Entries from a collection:
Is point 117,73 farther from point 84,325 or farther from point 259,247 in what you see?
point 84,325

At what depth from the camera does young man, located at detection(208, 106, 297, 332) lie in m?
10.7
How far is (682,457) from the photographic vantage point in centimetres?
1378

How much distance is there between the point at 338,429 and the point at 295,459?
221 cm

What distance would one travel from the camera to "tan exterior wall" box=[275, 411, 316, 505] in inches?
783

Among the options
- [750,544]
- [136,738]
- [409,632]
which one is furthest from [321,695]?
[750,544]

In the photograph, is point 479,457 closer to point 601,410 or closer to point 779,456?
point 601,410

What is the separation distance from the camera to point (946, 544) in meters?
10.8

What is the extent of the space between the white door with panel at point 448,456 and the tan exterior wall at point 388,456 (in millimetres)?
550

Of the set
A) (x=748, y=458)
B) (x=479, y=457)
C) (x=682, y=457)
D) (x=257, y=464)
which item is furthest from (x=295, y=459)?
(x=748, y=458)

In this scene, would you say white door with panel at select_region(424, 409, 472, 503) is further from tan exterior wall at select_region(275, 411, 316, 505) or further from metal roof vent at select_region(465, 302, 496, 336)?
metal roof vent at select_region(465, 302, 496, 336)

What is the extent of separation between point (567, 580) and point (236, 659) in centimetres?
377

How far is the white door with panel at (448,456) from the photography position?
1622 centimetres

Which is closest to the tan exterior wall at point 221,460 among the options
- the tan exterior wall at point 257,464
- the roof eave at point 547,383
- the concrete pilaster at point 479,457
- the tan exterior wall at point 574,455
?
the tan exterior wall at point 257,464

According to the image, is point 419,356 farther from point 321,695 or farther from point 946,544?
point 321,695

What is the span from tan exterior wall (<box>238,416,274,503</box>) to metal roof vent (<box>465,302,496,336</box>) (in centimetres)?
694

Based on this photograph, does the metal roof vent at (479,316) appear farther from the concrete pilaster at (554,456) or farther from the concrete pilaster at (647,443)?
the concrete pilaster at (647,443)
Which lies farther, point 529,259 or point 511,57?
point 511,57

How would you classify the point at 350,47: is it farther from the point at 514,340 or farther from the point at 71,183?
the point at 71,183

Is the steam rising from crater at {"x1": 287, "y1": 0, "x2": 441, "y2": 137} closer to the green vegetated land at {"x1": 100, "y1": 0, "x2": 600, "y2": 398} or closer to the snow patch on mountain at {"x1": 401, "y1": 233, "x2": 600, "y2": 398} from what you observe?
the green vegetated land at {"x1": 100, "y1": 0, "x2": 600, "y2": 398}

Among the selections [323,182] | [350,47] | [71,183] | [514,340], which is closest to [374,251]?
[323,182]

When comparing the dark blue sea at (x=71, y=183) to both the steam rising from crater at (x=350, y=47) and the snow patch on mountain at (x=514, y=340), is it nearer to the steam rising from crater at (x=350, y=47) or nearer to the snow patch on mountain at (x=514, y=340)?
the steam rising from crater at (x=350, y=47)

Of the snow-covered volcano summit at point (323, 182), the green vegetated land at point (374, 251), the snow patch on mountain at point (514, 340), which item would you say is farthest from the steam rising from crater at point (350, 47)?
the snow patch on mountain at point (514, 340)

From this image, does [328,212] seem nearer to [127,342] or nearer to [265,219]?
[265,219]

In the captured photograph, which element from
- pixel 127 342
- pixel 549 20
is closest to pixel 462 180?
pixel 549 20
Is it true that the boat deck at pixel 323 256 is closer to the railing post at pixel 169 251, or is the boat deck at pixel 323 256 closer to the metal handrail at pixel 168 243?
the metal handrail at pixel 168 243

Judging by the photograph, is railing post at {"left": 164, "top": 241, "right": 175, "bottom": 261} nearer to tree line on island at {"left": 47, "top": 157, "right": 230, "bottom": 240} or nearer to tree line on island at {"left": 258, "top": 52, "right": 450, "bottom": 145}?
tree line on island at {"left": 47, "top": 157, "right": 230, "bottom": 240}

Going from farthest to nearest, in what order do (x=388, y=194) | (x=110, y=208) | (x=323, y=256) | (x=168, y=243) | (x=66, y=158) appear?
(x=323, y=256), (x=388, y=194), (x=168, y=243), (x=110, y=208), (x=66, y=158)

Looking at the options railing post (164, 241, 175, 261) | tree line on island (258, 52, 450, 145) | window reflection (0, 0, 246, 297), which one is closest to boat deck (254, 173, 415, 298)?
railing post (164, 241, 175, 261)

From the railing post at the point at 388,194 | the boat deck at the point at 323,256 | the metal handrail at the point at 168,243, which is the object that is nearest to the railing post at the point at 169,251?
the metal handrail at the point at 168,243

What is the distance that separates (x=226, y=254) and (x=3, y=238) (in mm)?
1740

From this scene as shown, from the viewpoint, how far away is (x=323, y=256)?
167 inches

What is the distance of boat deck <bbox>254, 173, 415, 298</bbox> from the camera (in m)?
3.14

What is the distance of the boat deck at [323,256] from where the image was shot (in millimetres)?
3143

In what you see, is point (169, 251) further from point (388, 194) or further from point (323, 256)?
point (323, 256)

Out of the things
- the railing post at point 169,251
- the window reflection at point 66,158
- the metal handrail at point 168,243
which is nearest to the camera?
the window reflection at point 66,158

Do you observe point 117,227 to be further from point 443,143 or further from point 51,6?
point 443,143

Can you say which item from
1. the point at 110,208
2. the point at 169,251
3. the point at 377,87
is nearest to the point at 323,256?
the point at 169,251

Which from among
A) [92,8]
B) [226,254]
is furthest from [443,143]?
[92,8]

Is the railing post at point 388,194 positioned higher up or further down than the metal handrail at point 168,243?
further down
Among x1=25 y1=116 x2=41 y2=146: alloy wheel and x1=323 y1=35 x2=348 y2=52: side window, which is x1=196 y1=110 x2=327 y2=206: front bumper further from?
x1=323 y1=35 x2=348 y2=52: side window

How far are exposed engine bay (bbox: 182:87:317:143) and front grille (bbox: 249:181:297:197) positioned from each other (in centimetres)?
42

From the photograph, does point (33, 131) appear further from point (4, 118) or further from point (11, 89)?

## Problem to work on
Count the lines of the items that contain the word "appear", and give only the number.

## Complete answer
3